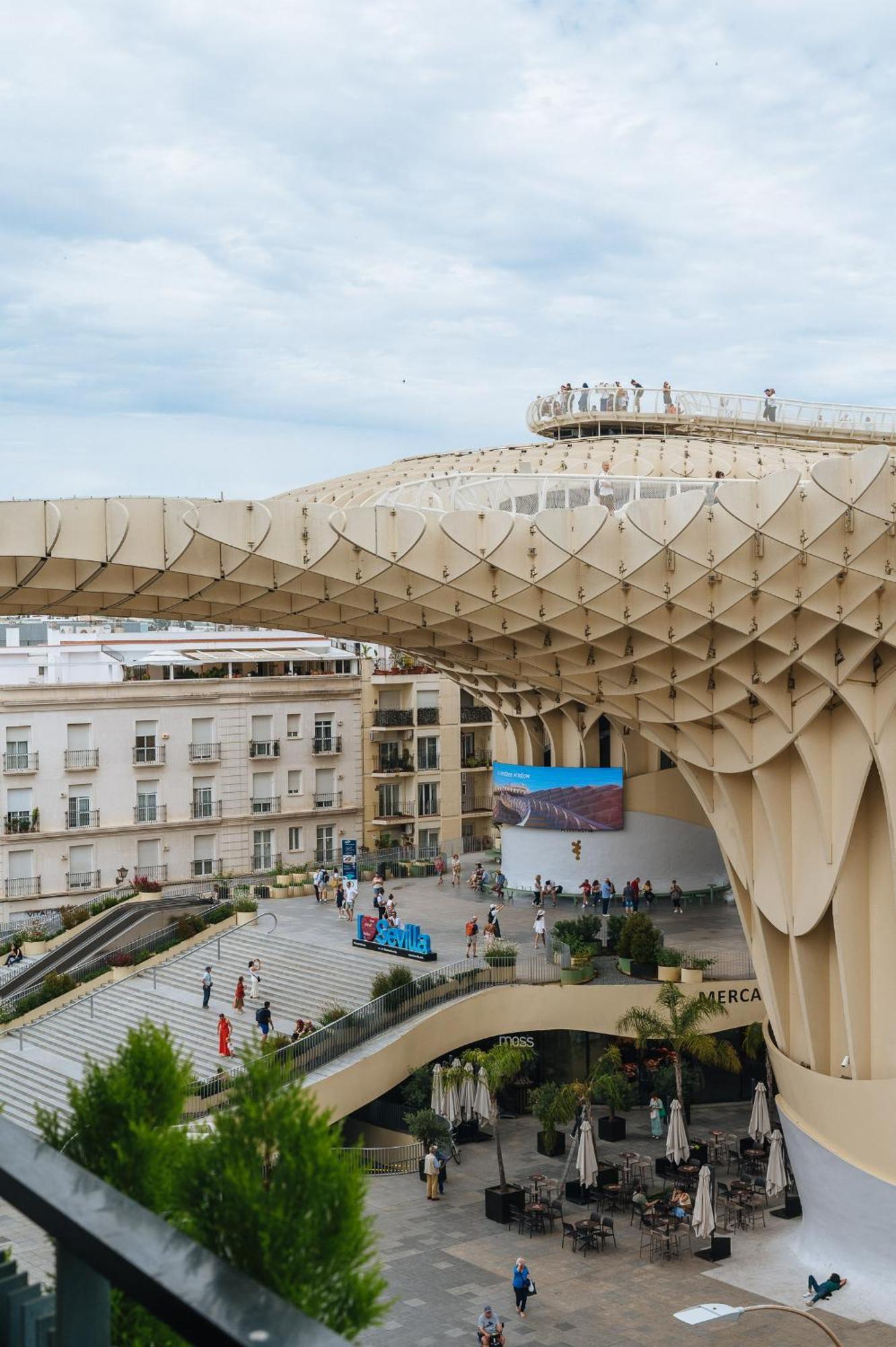 Imagen Parasol Севилья Экстерьер фото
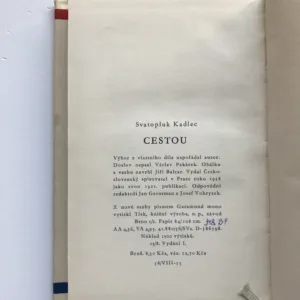 Cestou, Svatopluk Kadlec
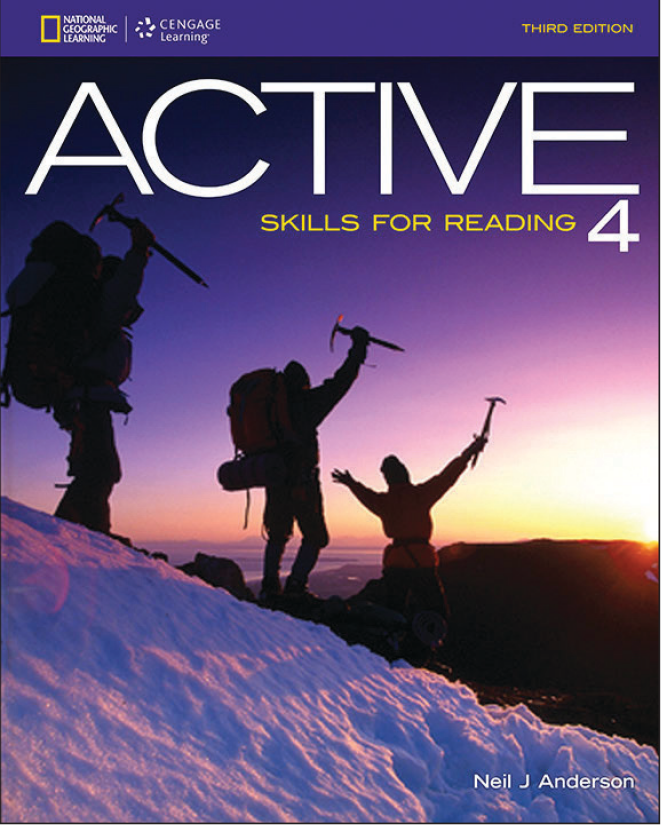 Active Skills for Reading 4 / Student Book (3rd edition)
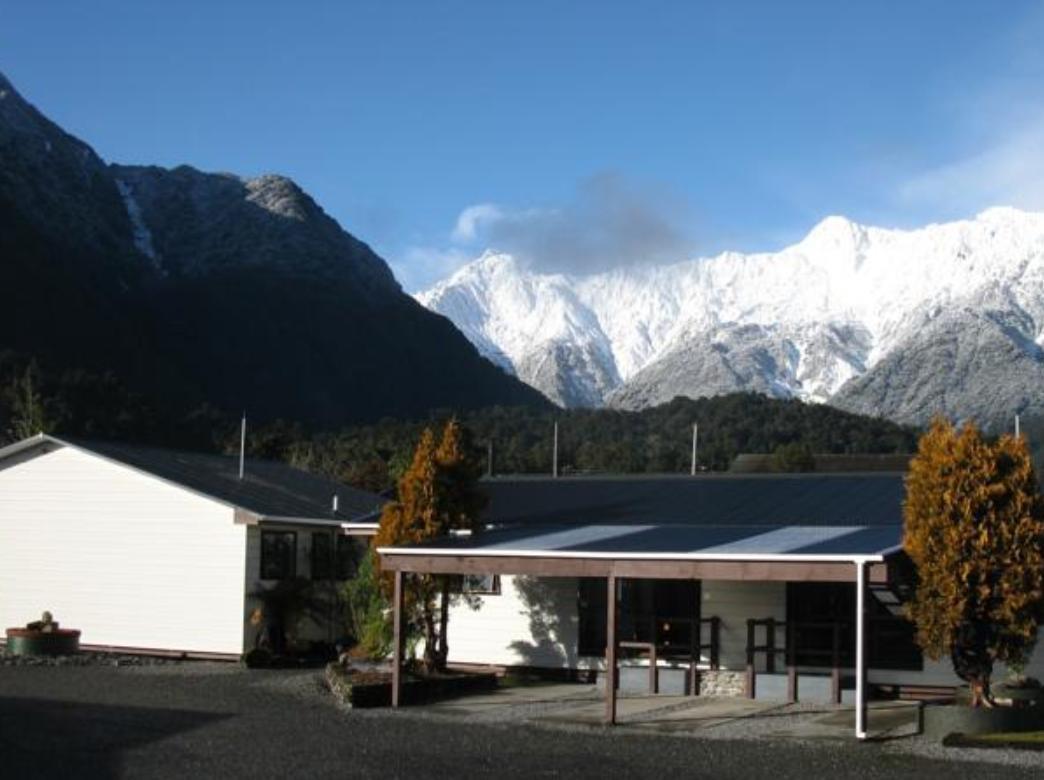 Lake Matheson Motel Fox Glacier Exterior foto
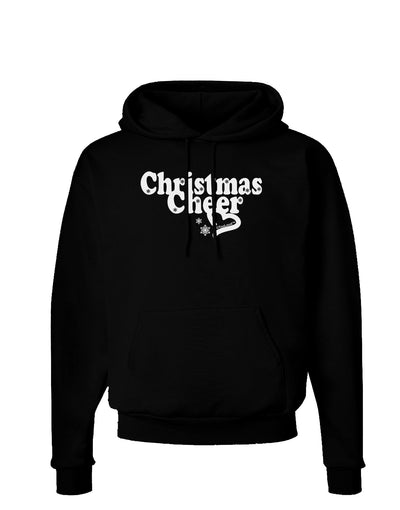 Christmas Cheer BnW Dark Hoodie Sweatshirt-Hoodie-TooLoud-Black-Small-Davson Sales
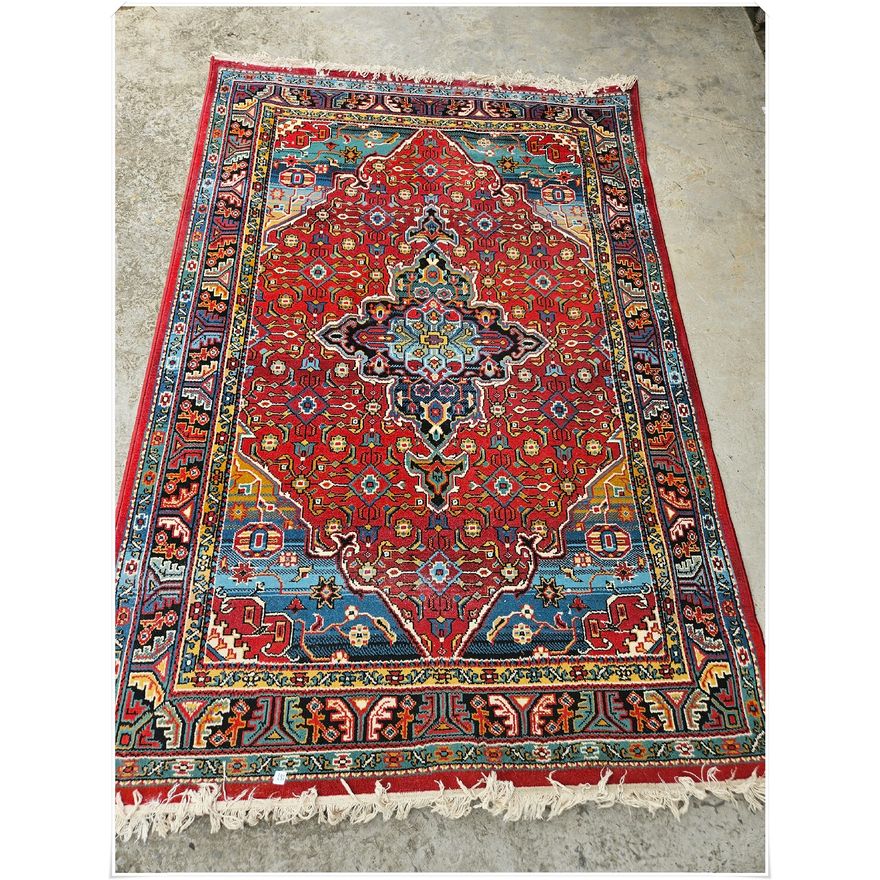 Machine made carpet (made in Belgium)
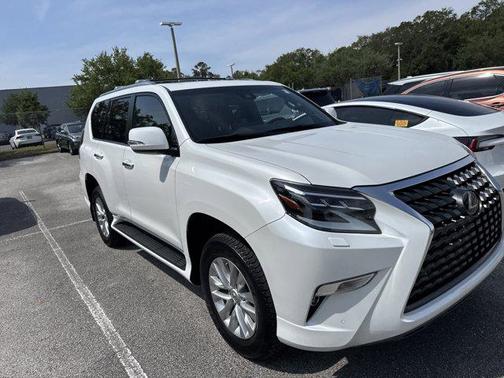 Starfire Pearl 2022 Lexus GX 460 Premium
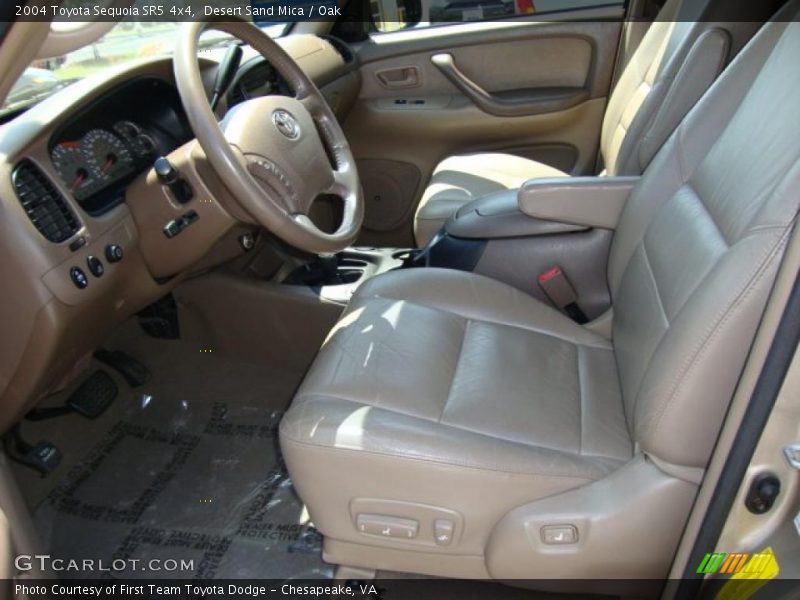 Desert Sand Mica / Oak 2004 Toyota Sequoia SR5 4x4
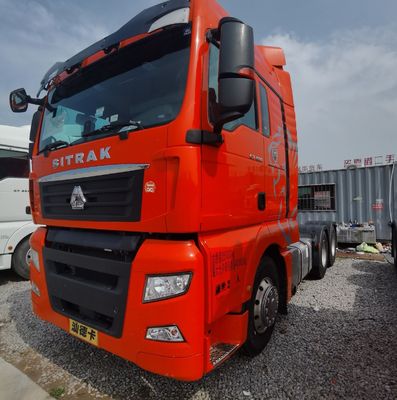 Schacman Luftfederung Tipper Truck für schwere Schleppmaschine &gt; 8L Handgetriebe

- - - - - - -

● WHAT YOU HAVE TO DO
Output all of the records word for word, and keep the pictures out of the copy.

● SOLUTION TO THIS TASK
 Imagen Parasol Севилья Экстерьер фото
 Cestou, Svatopluk Kadlec
 Active Skills for Reading 4 / Student Book (3rd edition)
 Lake Matheson Motel Fox Glacier Exterior foto
 Christmas Cheer BnW Dark Hoodie Sweatshirt-Hoodie-TooLoud-Black-Small-Davson Sales
 Machine made carpet (made in Belgium)
 Starfire Pearl 2022 Lexus GX 460 Premium
 Desert Sand Mica / Oak 2004 Toyota Sequoia SR5 4x4
 Schacman Luftfederung Tipper Truck für schwere Schleppmaschine &gt; 8L Handgetriebe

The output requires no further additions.